Segundo dados recentes, 92% das crianças e adolescentes brasileiros entre 9 e 17 anos são usuários da internet, o que representa cerca de 24,5 milhões de pessoas. Dentro desse universo, quase dois terços já utilizam ferramentas de inteligência artificial generativa em suas atividades do dia a dia, especialmente para fins educacionais. O levantamento aponta que 59% recorrem à tecnologia para pesquisas escolares, 42% para buscar informações gerais, 21% para criação de textos e imagens e 10% para conversas sobre questões pessoais.
Para especialistas, o uso dessas ferramentas pode trazer benefícios como autonomia e otimização do tempo, mas também exige atenção. O Diretor de Ensino do Colégio Anchieta, da Inspira Rede de Educadores, alerta que o uso sem orientação pode impactar habilidades essenciais, como escrita, interpretação de texto e criatividade. A preocupação central é evitar que a inteligência artificial substitua o processo de aprendizagem, em vez de atuar como apoio.

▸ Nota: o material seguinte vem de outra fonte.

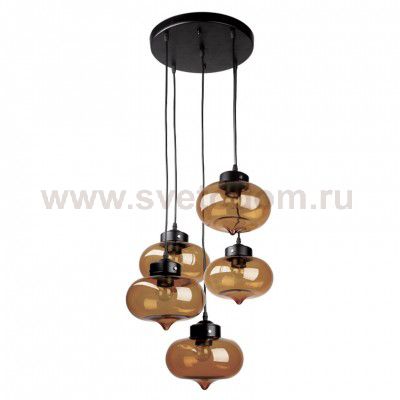 Люстра потолочная CLG0010560E27 металл, стекло 5*60W E27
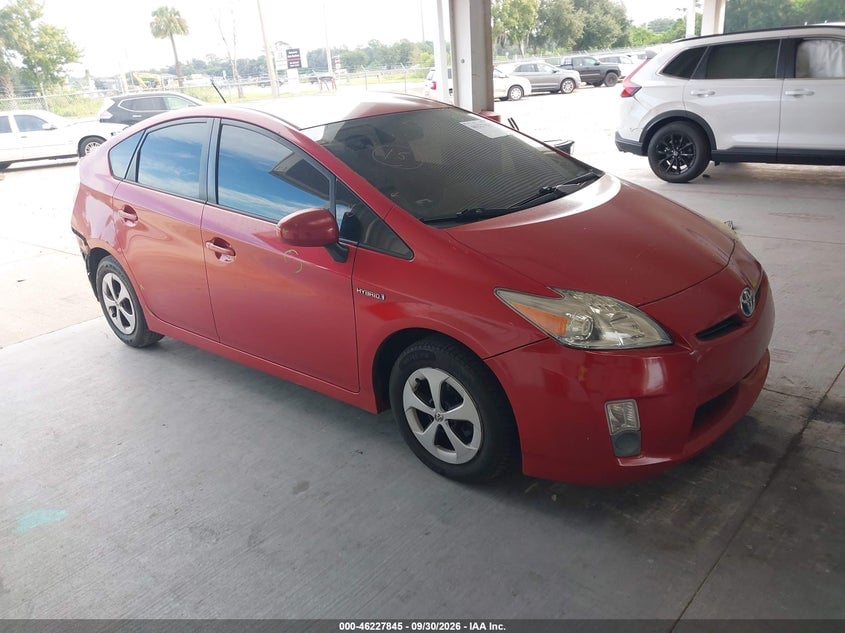 2011 TOYOTA PRIUS TWO | JTDKN3DU3B0287216 | UPCARS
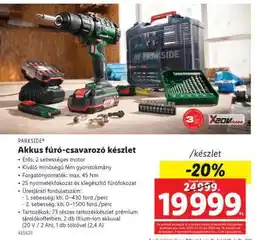 Lidl Akkus fúró-csavarozó készlet ajánlat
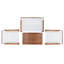 Ensemble de conversation en bois massif pour 4 personnes avec coussins Aneesha Tern-991389691-991389688
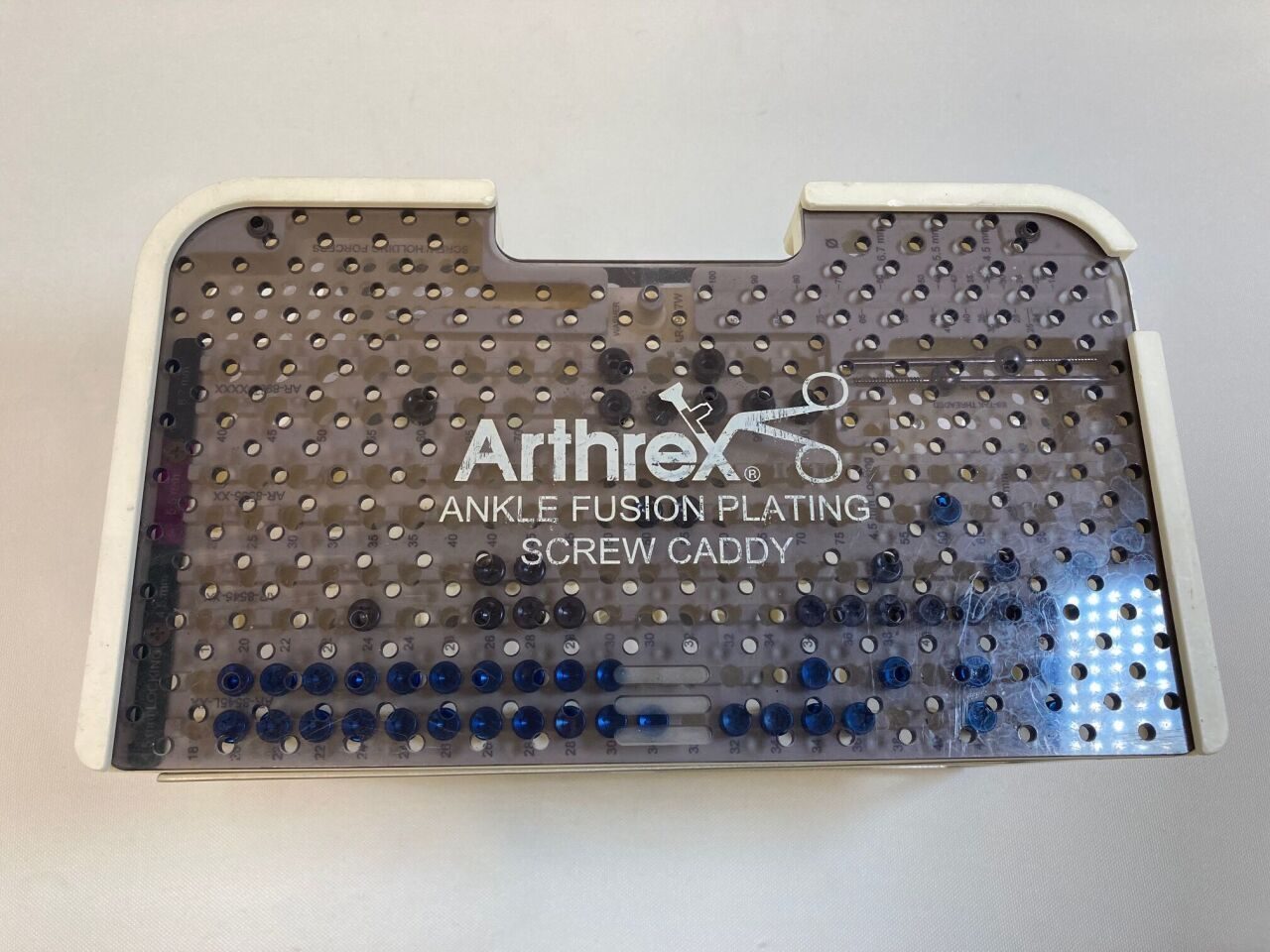ARTHREX AR-8970C-SC  Ankle Fusion Plating Screw Caddy — photo 7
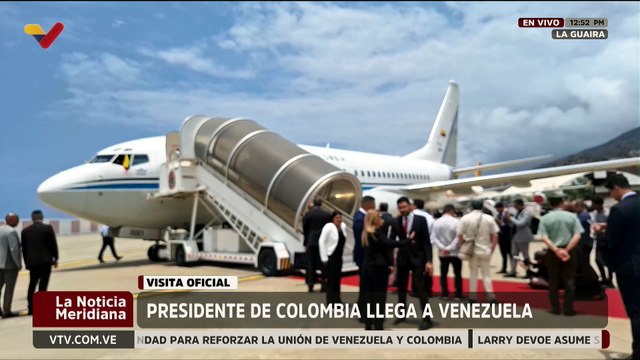Arribó al país el Pdte. de Colombia Gustavo Petro para profundizar mecanismo de cooperación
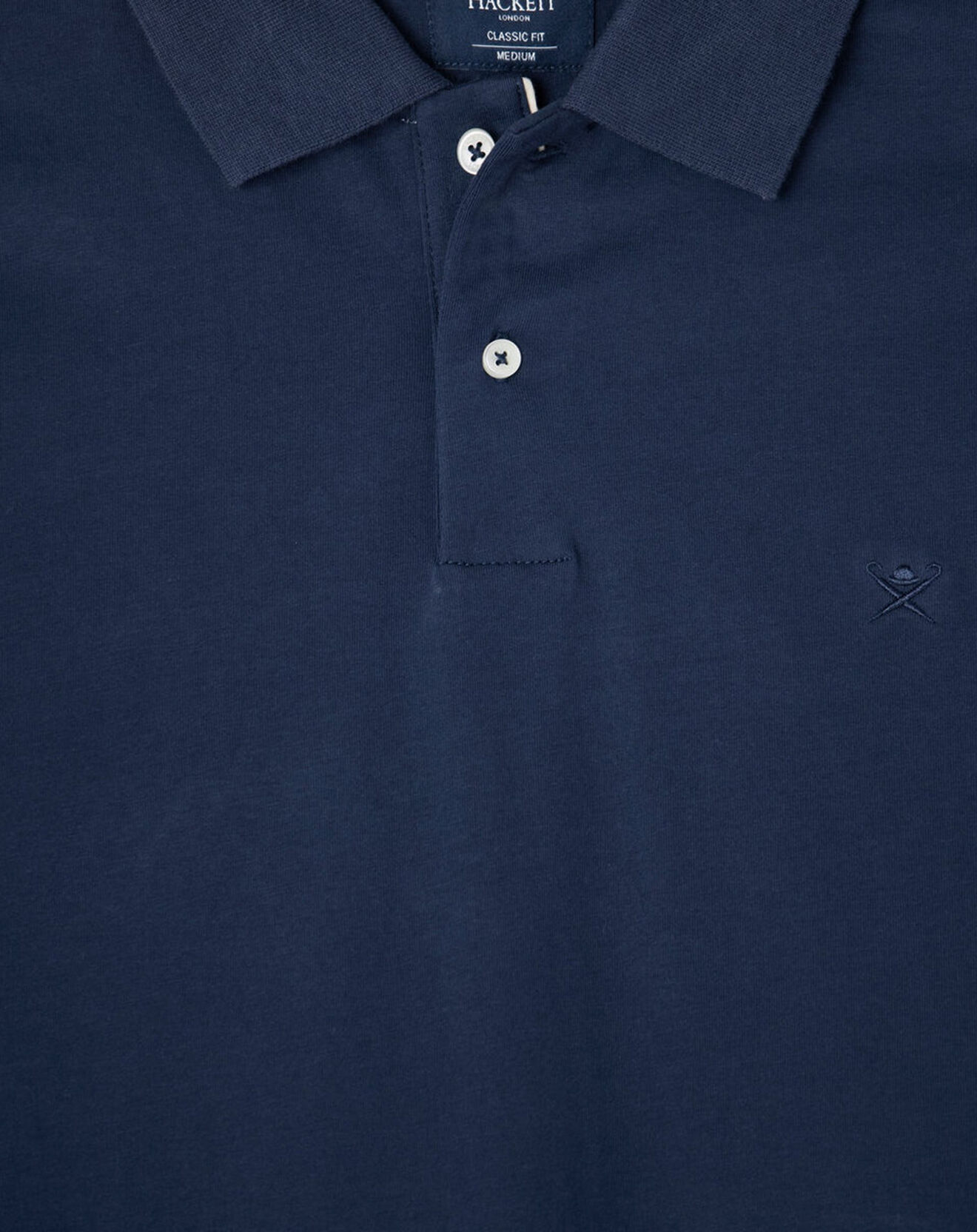 Hackett London Polo en Jersey Regular Fit uni Smart bleu marine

O avanço do uso da tecnologia entre adolescentes também reforça a necessidade de educação digital dentro e fora das escolas. O tema envolve ainda questões como segurança de dados, exposição online e confiabilidade das informações geradas por sistemas de IA. A orientação, segundo especialistas, deve incentivar o pensamento crítico, a checagem de fontes e o entendimento dos limites dessas ferramentas.
Nesse contexto, o desafio para escolas e famílias é equilibrar inovação e responsabilidade, garantindo que a inteligência artificial seja utilizada de forma consciente. A expectativa é que a tecnologia siga como aliada no processo educacional, estimulando curiosidade e criatividade sem comprometer o desenvolvimento intelectual dos jovens.